Ann Coulter
Listening to the breathless news coverage, you would think Sen. Jim Jeffords' defection from the Republican Party was the greatest patriotic act since the Army Rangers scaled the cliffs at Pointe du Hoc. The Los Angeles Times wrote of this momentous event: "Sen. Jim Jeffords now walks in the footsteps of Winston Churchill, Ronald Reagan and Abraham Lincoln." ABC's Peter Jennings said: "It's political earthquake time in Washington."

For anyone passingly familiar with Jeffords' record, his defection was about as earth-shattering as Truman Capote coming out of the closet.

Jeffords voted against President Clinton's impeachment. He opposed Clarence Thomas and Robert Bork. He was a big fan of Hillary's socialist health-care plan, which was such an unprecedented federal takeover of private industry that even the Democrats finally blanched. Not Jeffords. Needless to say, he is also pro-abortion.

Jeffords opposed Bush's tax cut -- along with "moderate Democrats," as The New York Times described them. (The "liberal Democrats" must have been the ones calling for deeper cuts.) Indeed, Jeffords opposes all tax cuts. He even opposed Reagan's tax cut.

Jeffords explained his recent exit thus: "Increasingly, I find myself in disagreement with my party." Note "increasingly." He had endured Reagan, but just couldn't take it anymore under Bush.

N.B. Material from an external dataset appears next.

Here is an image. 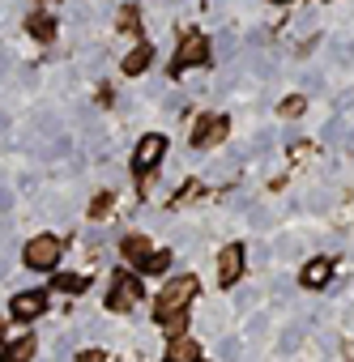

The "big tent" may accommodate a lot of kooks, but if the Republican Party doesn't stand for tax cuts, there's no tent: The Republican Party is just a random assemblage of people -- tax-cutters, tax-gougers, whatever. The only reason Northeastern liberals like Jeffords call themselves "Republicans" is class snobbery. They disdain Democrats, whom they view as the dirty working class, and think being a Republican should entail nothing more than thrashing the servants.

At least Jeffords was predictable. He was, in fact, as comically predictable as the media's reaction to him. For his utterly typecast positions as a Northeastern tax-and-spend liberal, the entire press corps hailed Jeffords as a "maverick" who "has always played against type," as The New York Times chirped.

In addition to "maverick," references to Jeffords must include the adjective "flinty." The establishment press's admiring use of the word "flinty" in reference to sell-out Northeastern Republicans is as inevitable as the tabloids' use of "luscious" to describe Hollywood starlets.